The Video Buffer Verifier (VBV) is a model hypothetical decoder buffer that will not overflow or underflow when fed a conforming MPEG bit stream.  Thus, part of the definition of a compliant stream is that it does not cause underflow or overflow of this model buffer.  The quantities that MPEG transmits to specify decoder buffer action according to this model are explained fully below. However, decoders do not have to use these quantities, but instead can rely on redundant information provided by time stamps. A thorough explanation is in the section on Buffer Synchronization and Startup .

Operation of the VBV is tied to two transmitted values,  vbv_buffer_size_value, the maximum buffer fullness, and vbv_delay, the delay between storing a picture start code in the buffer and starting the decoding of that picture.  vbv_buffer_size is transmitted in every sequence header. vbv_delay is transmitted in every picture header.   Note that the sequence header and vbv_buffer_size may not be available when tuning to a program in progress.  However, proper operation of the decoder buffer can be obtained by use of the System Time Clock and various time stamps and an a priori knowledge of the maximum buffer size that may be required, so that vbv_delay and vbv_buffer size are redundant.

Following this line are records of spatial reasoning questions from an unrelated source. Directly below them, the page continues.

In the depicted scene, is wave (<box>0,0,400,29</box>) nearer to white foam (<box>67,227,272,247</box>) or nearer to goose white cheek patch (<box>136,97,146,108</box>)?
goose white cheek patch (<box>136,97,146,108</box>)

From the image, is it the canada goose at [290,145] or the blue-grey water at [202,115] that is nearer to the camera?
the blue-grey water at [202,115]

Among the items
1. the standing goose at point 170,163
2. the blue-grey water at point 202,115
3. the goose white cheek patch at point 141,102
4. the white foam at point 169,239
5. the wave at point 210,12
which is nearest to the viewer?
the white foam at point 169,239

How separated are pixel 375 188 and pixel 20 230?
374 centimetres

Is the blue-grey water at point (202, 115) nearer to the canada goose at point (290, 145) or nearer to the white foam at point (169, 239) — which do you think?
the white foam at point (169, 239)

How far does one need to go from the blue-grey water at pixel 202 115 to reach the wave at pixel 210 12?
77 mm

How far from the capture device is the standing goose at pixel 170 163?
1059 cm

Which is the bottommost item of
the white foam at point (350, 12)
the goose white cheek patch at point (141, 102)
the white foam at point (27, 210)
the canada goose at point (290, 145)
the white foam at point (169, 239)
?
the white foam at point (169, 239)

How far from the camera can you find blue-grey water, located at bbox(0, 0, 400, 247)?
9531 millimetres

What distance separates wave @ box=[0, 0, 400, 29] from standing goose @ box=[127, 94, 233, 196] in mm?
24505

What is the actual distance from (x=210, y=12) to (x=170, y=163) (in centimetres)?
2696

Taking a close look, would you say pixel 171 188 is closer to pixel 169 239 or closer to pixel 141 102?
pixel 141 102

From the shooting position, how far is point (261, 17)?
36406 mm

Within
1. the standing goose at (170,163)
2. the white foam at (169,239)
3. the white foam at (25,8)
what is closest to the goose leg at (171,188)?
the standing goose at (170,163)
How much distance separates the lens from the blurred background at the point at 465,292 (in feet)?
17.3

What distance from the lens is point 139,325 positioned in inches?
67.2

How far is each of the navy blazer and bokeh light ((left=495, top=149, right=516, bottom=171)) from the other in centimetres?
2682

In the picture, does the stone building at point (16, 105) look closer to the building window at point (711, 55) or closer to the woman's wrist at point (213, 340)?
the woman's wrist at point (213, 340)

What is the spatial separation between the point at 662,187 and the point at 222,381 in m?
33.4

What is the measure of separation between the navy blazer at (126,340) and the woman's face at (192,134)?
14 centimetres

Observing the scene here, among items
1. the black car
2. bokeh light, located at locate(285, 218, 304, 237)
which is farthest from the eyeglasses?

In the ATSC standard A/53 Annex A, the constraint on buffer size is:

maximum video buffer = B = 7995392 bits,

which is specified by transmitting:

vbv_buffer_size_value <= 488 (lower 10 bits of vbv_buffer_size)

vbv_buffer_size_extension = 0 (upper 8 bits of vbv_buffer_size)

where B = 16*1024*vbv_buffer_size.


The ATSC constraint on vbv_delay is

vbv_delay <= 45000


vbv_delay is a 16 bit unsigned integer representing  the number of 90kHz clock periods between entering a picture's start code into the buffer and removing and decoding the entire picture.